* _Alıntı metin_
23 Ocak 2013 Çarşamba

Çemberimde Gül Oya

Öncelikle bu özel dizi hakkında önce kısa bir not almak isterim "Çağan Irmak isimli muhteşem adamın senaryosunu yazıp yönettiği toplam 40 bölümlük bir televizyon dizisi. Mayıs 2004 ile Mart 2005 arasında yayınlandı ve bitti." Bu kısa tanımdan çok sıradan bir televizyon dizisi izlenimi verse de bilenler izleyenler bilirler; "Çemberimde Gül Oya" bu ülkeye gelmiş geçmiş en özel en cesur dizilerden biridir. "Süper Baba" gibi, "Yeditepe İstanbul" gibi... Bu dizileri hatırlayanlar da aklına düşünce "ah ah böylesi gelmedi" diyenler de özel insanlardır :) Günümüzden 70'lerin sonlarına geri dönüşlerle Yurdanur'un anlattığı hikaye genel olarak eski bir konakta ve konakta yaşayan ailelerin yaşamları etrafında dönüyor.
2004 mart ayında Eyüp'deki Pierre Loti kahvesindeydik Özkan'la. Manzarayı seyrederken film çekimi yapıldığını gördük. Güzel bir kız ve kıvırcık saçlı sakallı genç bir adamın kısa bir sahnesini çektiler. Kendi kendimize "sinema öğrencilerinin kısa film çalışması" deyip geçmiştik. Meğer ne güzel bir tesadüfmüş, meğer hayatım boyunca unutamayacağım dizinin sahnelerinden birinin çekimini izlemişiz. 
Dizinin belki de böyle güzel olmasının en önemli sebeplerinden biri 40 bölümlük senaryo hazırdı ve sonuna kadar hiç değiştirilmeden, müdahale görmeden çekildi. Ne çok kısa sürdü ne reyting uğruna gereğinden fazla uzatıldı. Çağan Irmak 70-80 arasını hem sevecen hem duygusal hem de gerçekçi ve elden geldikçe cesur anlatmış. Konakta yaşan her karakterin hikayesi seyircinin içine işlemiş, benim gibi dizinin fanatiklerinde ise unutulmaz izler bırakmıştır. 
40 bölüm içinde yaşaman farklı uçlarından örnekler sığdırmış yazar.

* _Yapılacaklar_
1. Alıntı metne göre dizi hangi tarihler arasında yayınlandı?
2. Alıntı metinde "2004 mart ayında" ile "unutulmaz izler bırakmıştır." arasındaki kısmı, bu iki ifade de dahil olmak üzere, "kıvırcık saçlı" yerine "düz saçlı" koyarak düzenleyin.
Yalnızca alıntı metindeki bilgilere dayanın.

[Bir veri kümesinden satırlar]
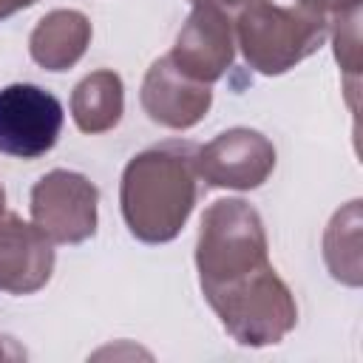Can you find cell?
I'll use <instances>...</instances> for the list:
<instances>
[{"label": "cell", "mask_w": 363, "mask_h": 363, "mask_svg": "<svg viewBox=\"0 0 363 363\" xmlns=\"http://www.w3.org/2000/svg\"><path fill=\"white\" fill-rule=\"evenodd\" d=\"M357 20H360V9L349 11L337 20H332V40H335V57L346 71H357V54H360V37H357Z\"/></svg>", "instance_id": "14"}, {"label": "cell", "mask_w": 363, "mask_h": 363, "mask_svg": "<svg viewBox=\"0 0 363 363\" xmlns=\"http://www.w3.org/2000/svg\"><path fill=\"white\" fill-rule=\"evenodd\" d=\"M269 267V241L261 213L244 199L213 201L199 224L196 269L201 292L233 284Z\"/></svg>", "instance_id": "2"}, {"label": "cell", "mask_w": 363, "mask_h": 363, "mask_svg": "<svg viewBox=\"0 0 363 363\" xmlns=\"http://www.w3.org/2000/svg\"><path fill=\"white\" fill-rule=\"evenodd\" d=\"M233 31L247 65L264 77H278L326 43L329 23L298 6L255 0L233 17Z\"/></svg>", "instance_id": "3"}, {"label": "cell", "mask_w": 363, "mask_h": 363, "mask_svg": "<svg viewBox=\"0 0 363 363\" xmlns=\"http://www.w3.org/2000/svg\"><path fill=\"white\" fill-rule=\"evenodd\" d=\"M91 34V20L82 11L54 9L34 26L28 37V54L45 71H68L88 51Z\"/></svg>", "instance_id": "11"}, {"label": "cell", "mask_w": 363, "mask_h": 363, "mask_svg": "<svg viewBox=\"0 0 363 363\" xmlns=\"http://www.w3.org/2000/svg\"><path fill=\"white\" fill-rule=\"evenodd\" d=\"M0 360H26V349L14 337L0 335Z\"/></svg>", "instance_id": "16"}, {"label": "cell", "mask_w": 363, "mask_h": 363, "mask_svg": "<svg viewBox=\"0 0 363 363\" xmlns=\"http://www.w3.org/2000/svg\"><path fill=\"white\" fill-rule=\"evenodd\" d=\"M167 57L187 77L213 85L224 77L235 57L233 14L213 3H193V11L176 34L173 51Z\"/></svg>", "instance_id": "8"}, {"label": "cell", "mask_w": 363, "mask_h": 363, "mask_svg": "<svg viewBox=\"0 0 363 363\" xmlns=\"http://www.w3.org/2000/svg\"><path fill=\"white\" fill-rule=\"evenodd\" d=\"M54 241L23 221L17 213H0V292L34 295L54 272Z\"/></svg>", "instance_id": "10"}, {"label": "cell", "mask_w": 363, "mask_h": 363, "mask_svg": "<svg viewBox=\"0 0 363 363\" xmlns=\"http://www.w3.org/2000/svg\"><path fill=\"white\" fill-rule=\"evenodd\" d=\"M199 199L196 145L164 142L136 153L119 182L122 218L133 238L167 244L187 224Z\"/></svg>", "instance_id": "1"}, {"label": "cell", "mask_w": 363, "mask_h": 363, "mask_svg": "<svg viewBox=\"0 0 363 363\" xmlns=\"http://www.w3.org/2000/svg\"><path fill=\"white\" fill-rule=\"evenodd\" d=\"M204 298L238 346H275L298 323L295 295L272 264L233 284L207 289Z\"/></svg>", "instance_id": "4"}, {"label": "cell", "mask_w": 363, "mask_h": 363, "mask_svg": "<svg viewBox=\"0 0 363 363\" xmlns=\"http://www.w3.org/2000/svg\"><path fill=\"white\" fill-rule=\"evenodd\" d=\"M125 113V85L111 68L82 77L71 94V116L82 133H105L119 125Z\"/></svg>", "instance_id": "12"}, {"label": "cell", "mask_w": 363, "mask_h": 363, "mask_svg": "<svg viewBox=\"0 0 363 363\" xmlns=\"http://www.w3.org/2000/svg\"><path fill=\"white\" fill-rule=\"evenodd\" d=\"M190 3H213V6H218V9H224V11H230V14L235 17L244 6H250V3H255V0H190Z\"/></svg>", "instance_id": "18"}, {"label": "cell", "mask_w": 363, "mask_h": 363, "mask_svg": "<svg viewBox=\"0 0 363 363\" xmlns=\"http://www.w3.org/2000/svg\"><path fill=\"white\" fill-rule=\"evenodd\" d=\"M295 3H298V9H303L309 14H318L326 23L360 9V0H295Z\"/></svg>", "instance_id": "15"}, {"label": "cell", "mask_w": 363, "mask_h": 363, "mask_svg": "<svg viewBox=\"0 0 363 363\" xmlns=\"http://www.w3.org/2000/svg\"><path fill=\"white\" fill-rule=\"evenodd\" d=\"M62 122V105L51 91L31 82L0 91V153L26 162L40 159L57 145Z\"/></svg>", "instance_id": "6"}, {"label": "cell", "mask_w": 363, "mask_h": 363, "mask_svg": "<svg viewBox=\"0 0 363 363\" xmlns=\"http://www.w3.org/2000/svg\"><path fill=\"white\" fill-rule=\"evenodd\" d=\"M139 99L150 122L170 130H187L207 116L213 105V91L210 85L179 71L173 60L164 54L150 62L142 79Z\"/></svg>", "instance_id": "9"}, {"label": "cell", "mask_w": 363, "mask_h": 363, "mask_svg": "<svg viewBox=\"0 0 363 363\" xmlns=\"http://www.w3.org/2000/svg\"><path fill=\"white\" fill-rule=\"evenodd\" d=\"M3 207H6V190H3V184H0V213H3Z\"/></svg>", "instance_id": "19"}, {"label": "cell", "mask_w": 363, "mask_h": 363, "mask_svg": "<svg viewBox=\"0 0 363 363\" xmlns=\"http://www.w3.org/2000/svg\"><path fill=\"white\" fill-rule=\"evenodd\" d=\"M96 184L77 170H48L31 187V221L54 244H82L96 233Z\"/></svg>", "instance_id": "5"}, {"label": "cell", "mask_w": 363, "mask_h": 363, "mask_svg": "<svg viewBox=\"0 0 363 363\" xmlns=\"http://www.w3.org/2000/svg\"><path fill=\"white\" fill-rule=\"evenodd\" d=\"M196 170L210 187L255 190L275 170V147L258 130L230 128L196 147Z\"/></svg>", "instance_id": "7"}, {"label": "cell", "mask_w": 363, "mask_h": 363, "mask_svg": "<svg viewBox=\"0 0 363 363\" xmlns=\"http://www.w3.org/2000/svg\"><path fill=\"white\" fill-rule=\"evenodd\" d=\"M37 0H0V20H9L11 14H17V11H23V9H28V6H34Z\"/></svg>", "instance_id": "17"}, {"label": "cell", "mask_w": 363, "mask_h": 363, "mask_svg": "<svg viewBox=\"0 0 363 363\" xmlns=\"http://www.w3.org/2000/svg\"><path fill=\"white\" fill-rule=\"evenodd\" d=\"M323 258L335 281L360 286V199H352L337 210L323 233Z\"/></svg>", "instance_id": "13"}]
</instances>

* _Çözümler_
1. Mayıs 2004 ile Mart 2005 arasında.

2.
2004 mart ayında Eyüp'deki Pierre Loti kahvesindeydik Özkan'la. Manzarayı seyrederken film çekimi yapıldığını gördük. Güzel bir kız ve düz saçlı sakallı genç bir adamın kısa bir sahnesini çektiler. Kendi kendimize "sinema öğrencilerinin kısa film çalışması" deyip geçmiştik. Meğer ne güzel bir tesadüfmüş, meğer hayatım boyunca unutamayacağım dizinin sahnelerinden birinin çekimini izlemişiz. 
Dizinin belki de böyle güzel olmasının en önemli sebeplerinden biri 40 bölümlük senaryo hazırdı ve sonuna kadar hiç değiştirilmeden, müdahale görmeden çekildi. Ne çok kısa sürdü ne reyting uğruna gereğinden fazla uzatıldı. Çağan Irmak 70-80 arasını hem sevecen hem duygusal hem de gerçekçi ve elden geldikçe cesur anlatmış. Konakta yaşan her karakterin hikayesi seyircinin içine işlemiş, benim gibi dizinin fanatiklerinde ise unutulmaz izler bırakmıştır.